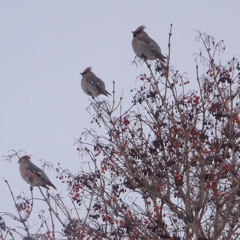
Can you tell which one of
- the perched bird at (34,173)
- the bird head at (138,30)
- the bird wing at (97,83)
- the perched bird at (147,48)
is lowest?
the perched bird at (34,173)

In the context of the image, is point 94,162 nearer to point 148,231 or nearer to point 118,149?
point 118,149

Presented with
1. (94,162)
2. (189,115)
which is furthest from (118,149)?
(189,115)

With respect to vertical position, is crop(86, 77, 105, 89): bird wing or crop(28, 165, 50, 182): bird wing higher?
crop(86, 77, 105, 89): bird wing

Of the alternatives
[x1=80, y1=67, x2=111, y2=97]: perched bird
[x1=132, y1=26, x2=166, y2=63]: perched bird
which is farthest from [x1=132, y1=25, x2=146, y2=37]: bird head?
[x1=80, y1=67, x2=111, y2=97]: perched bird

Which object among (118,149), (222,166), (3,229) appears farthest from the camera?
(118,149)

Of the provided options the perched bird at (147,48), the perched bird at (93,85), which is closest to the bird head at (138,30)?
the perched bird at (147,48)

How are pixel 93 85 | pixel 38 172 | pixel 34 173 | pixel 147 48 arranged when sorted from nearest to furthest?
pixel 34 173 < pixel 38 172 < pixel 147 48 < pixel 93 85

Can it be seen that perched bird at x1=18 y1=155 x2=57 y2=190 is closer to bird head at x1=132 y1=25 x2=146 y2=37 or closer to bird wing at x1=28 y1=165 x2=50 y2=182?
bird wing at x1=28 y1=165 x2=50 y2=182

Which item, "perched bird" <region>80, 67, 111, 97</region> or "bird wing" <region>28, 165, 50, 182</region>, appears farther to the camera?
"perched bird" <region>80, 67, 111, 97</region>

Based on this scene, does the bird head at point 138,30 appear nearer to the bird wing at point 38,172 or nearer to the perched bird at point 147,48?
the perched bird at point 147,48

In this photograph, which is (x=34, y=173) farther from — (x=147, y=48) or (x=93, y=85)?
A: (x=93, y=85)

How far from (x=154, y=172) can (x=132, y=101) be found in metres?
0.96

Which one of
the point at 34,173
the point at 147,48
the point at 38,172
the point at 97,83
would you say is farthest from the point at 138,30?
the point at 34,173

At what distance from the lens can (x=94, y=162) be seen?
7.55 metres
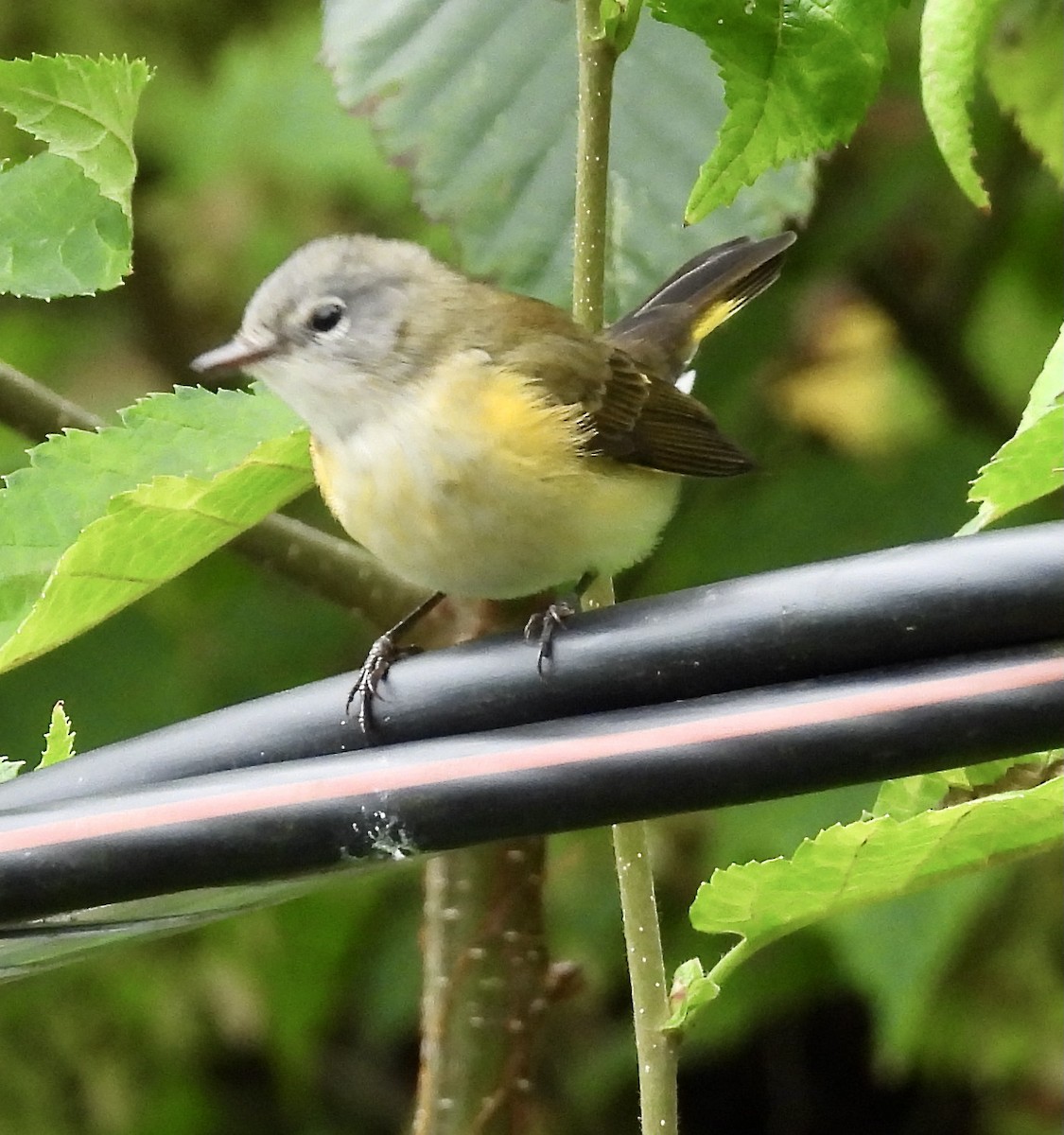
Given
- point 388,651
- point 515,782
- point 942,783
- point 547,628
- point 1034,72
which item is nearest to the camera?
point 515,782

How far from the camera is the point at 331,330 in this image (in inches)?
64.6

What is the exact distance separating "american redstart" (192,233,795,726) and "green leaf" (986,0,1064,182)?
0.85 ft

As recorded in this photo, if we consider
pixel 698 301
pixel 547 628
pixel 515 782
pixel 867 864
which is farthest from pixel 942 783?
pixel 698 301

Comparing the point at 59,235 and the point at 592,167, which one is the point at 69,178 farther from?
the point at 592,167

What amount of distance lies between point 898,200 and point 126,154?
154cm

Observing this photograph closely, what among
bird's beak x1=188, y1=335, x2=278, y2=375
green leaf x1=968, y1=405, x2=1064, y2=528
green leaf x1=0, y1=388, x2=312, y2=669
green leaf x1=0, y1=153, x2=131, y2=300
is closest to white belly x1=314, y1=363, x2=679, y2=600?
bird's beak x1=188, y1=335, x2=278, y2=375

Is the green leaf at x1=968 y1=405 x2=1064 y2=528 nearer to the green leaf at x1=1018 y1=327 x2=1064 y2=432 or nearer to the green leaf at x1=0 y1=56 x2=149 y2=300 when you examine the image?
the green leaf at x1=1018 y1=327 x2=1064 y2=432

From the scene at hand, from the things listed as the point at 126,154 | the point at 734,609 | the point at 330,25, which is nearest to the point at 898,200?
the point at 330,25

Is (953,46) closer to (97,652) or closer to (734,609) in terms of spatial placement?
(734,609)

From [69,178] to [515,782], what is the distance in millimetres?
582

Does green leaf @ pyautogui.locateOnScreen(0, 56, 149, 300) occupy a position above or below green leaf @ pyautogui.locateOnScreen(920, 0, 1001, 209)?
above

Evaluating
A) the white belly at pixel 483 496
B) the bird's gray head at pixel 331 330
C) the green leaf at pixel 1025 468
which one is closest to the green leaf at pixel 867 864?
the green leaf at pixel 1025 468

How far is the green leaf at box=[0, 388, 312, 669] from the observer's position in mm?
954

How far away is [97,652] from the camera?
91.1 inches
◇ ◇ ◇
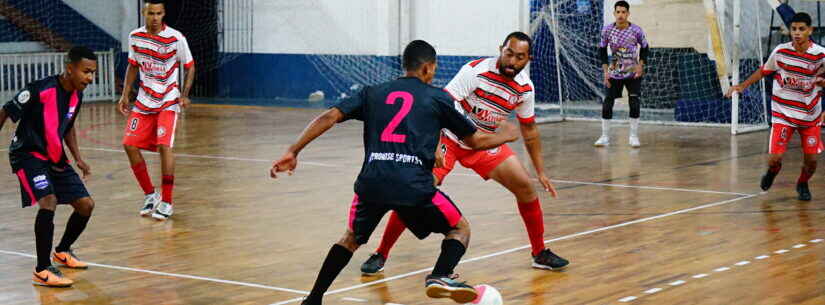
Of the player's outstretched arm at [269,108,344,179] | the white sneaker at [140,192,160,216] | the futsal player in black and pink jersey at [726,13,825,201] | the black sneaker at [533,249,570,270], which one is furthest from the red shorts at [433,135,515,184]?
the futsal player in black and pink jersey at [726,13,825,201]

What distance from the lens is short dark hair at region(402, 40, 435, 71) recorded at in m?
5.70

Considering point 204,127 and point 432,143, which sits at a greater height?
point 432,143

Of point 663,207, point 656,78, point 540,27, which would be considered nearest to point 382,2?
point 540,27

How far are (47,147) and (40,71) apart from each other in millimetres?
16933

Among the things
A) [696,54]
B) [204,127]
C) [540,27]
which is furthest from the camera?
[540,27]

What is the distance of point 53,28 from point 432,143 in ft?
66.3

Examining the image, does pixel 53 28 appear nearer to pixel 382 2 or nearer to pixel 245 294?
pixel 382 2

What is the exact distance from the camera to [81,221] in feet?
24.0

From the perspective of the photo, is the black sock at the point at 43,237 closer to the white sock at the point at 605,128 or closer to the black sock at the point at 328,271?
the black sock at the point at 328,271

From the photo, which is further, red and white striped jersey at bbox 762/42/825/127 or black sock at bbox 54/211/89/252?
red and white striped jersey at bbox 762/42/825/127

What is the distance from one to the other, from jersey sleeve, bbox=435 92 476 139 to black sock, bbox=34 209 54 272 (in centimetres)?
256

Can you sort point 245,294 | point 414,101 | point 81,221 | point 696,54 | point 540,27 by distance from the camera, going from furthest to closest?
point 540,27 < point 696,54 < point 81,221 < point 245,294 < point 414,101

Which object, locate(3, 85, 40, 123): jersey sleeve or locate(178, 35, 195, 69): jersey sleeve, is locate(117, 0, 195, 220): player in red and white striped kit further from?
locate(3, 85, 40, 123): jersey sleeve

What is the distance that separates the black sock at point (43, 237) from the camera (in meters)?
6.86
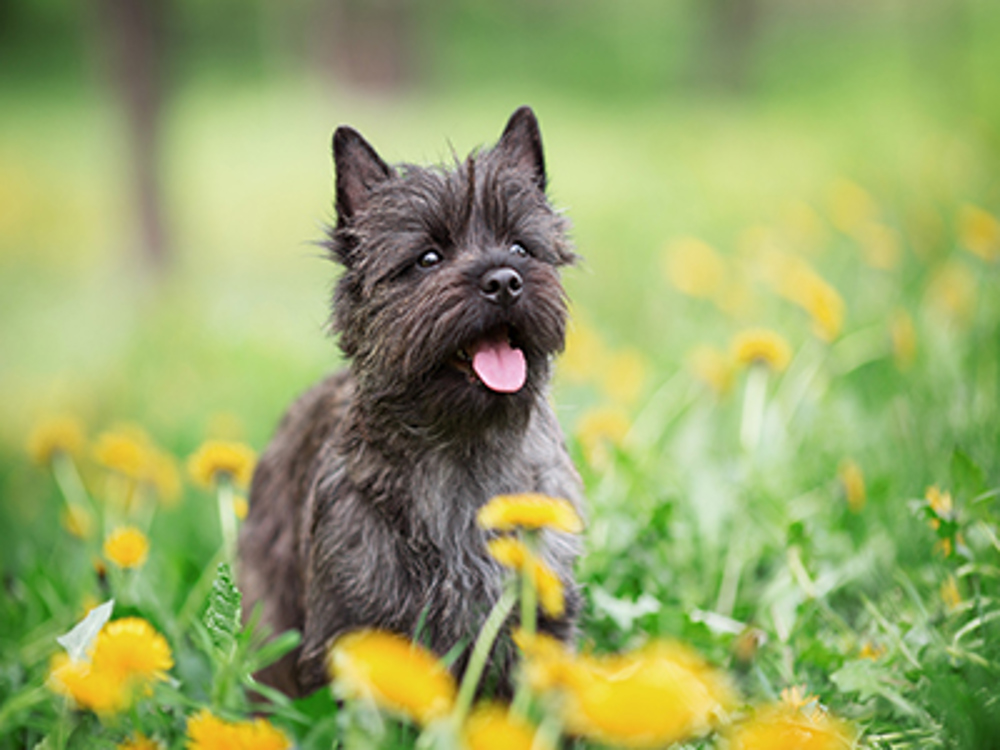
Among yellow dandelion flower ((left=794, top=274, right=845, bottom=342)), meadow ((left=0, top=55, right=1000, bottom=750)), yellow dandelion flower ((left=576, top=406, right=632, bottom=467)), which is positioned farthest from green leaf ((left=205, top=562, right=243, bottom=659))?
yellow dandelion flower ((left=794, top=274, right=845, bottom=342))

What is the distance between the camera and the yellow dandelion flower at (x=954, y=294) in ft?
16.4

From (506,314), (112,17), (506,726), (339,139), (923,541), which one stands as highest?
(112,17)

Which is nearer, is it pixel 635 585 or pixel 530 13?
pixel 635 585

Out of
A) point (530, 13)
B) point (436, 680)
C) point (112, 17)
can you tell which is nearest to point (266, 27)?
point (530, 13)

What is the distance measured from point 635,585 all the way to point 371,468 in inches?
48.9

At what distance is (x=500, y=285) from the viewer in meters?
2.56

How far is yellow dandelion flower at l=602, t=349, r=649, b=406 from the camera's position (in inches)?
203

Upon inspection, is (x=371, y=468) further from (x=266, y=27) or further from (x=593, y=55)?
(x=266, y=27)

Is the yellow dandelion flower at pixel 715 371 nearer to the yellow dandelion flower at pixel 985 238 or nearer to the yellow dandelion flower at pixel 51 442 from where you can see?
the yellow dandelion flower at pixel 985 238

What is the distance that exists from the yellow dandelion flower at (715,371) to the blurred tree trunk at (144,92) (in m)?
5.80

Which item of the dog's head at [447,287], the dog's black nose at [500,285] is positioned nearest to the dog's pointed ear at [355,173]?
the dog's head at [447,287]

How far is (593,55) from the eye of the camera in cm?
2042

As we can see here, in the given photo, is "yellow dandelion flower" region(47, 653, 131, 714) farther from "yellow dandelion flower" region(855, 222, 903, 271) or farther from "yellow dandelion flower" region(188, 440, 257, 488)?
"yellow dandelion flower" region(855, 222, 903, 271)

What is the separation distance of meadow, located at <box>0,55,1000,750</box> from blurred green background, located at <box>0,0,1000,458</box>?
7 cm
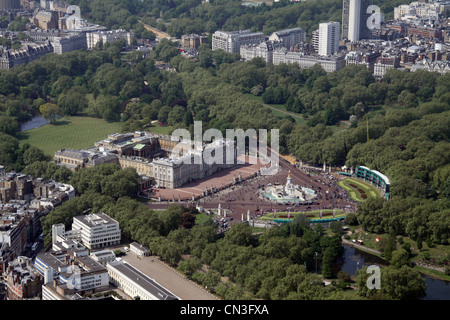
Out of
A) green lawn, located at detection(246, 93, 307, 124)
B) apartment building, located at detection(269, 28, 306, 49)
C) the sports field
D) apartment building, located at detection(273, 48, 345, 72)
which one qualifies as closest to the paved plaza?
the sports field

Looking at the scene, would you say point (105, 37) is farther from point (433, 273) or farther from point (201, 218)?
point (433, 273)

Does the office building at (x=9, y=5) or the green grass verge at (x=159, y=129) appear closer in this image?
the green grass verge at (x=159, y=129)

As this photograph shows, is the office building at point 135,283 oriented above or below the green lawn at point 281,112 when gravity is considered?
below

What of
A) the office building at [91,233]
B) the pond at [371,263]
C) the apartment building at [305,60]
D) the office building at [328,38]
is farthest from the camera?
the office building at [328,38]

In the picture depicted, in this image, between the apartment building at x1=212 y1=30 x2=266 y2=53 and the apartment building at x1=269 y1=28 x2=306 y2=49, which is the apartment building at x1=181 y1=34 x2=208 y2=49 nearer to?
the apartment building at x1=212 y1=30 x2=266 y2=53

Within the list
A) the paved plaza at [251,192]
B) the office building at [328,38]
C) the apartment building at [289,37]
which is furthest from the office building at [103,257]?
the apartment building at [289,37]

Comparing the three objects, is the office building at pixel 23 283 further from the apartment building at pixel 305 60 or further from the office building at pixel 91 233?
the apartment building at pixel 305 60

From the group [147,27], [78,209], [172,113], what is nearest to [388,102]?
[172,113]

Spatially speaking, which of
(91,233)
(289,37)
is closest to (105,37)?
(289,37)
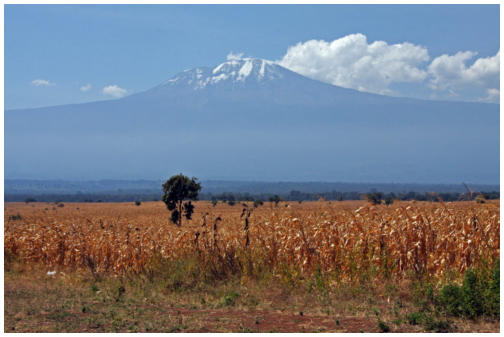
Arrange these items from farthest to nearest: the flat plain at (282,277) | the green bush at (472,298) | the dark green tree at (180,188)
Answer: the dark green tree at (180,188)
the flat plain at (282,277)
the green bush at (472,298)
◇ ◇ ◇
Your task
Please copy the data word for word, from the line with "Which object among" up to and including the line with "pixel 34 173 <".

Correct answer
Which object among (118,149), (222,166), (3,229) appears farthest from the camera?
(118,149)

Of the provided options the perched bird at (147,48), the perched bird at (93,85), which is closest to the bird head at (138,30)?
the perched bird at (147,48)

How are pixel 93 85 | pixel 38 172 | pixel 34 173 | pixel 147 48 arranged when sorted from nearest to furthest?
pixel 34 173 < pixel 38 172 < pixel 147 48 < pixel 93 85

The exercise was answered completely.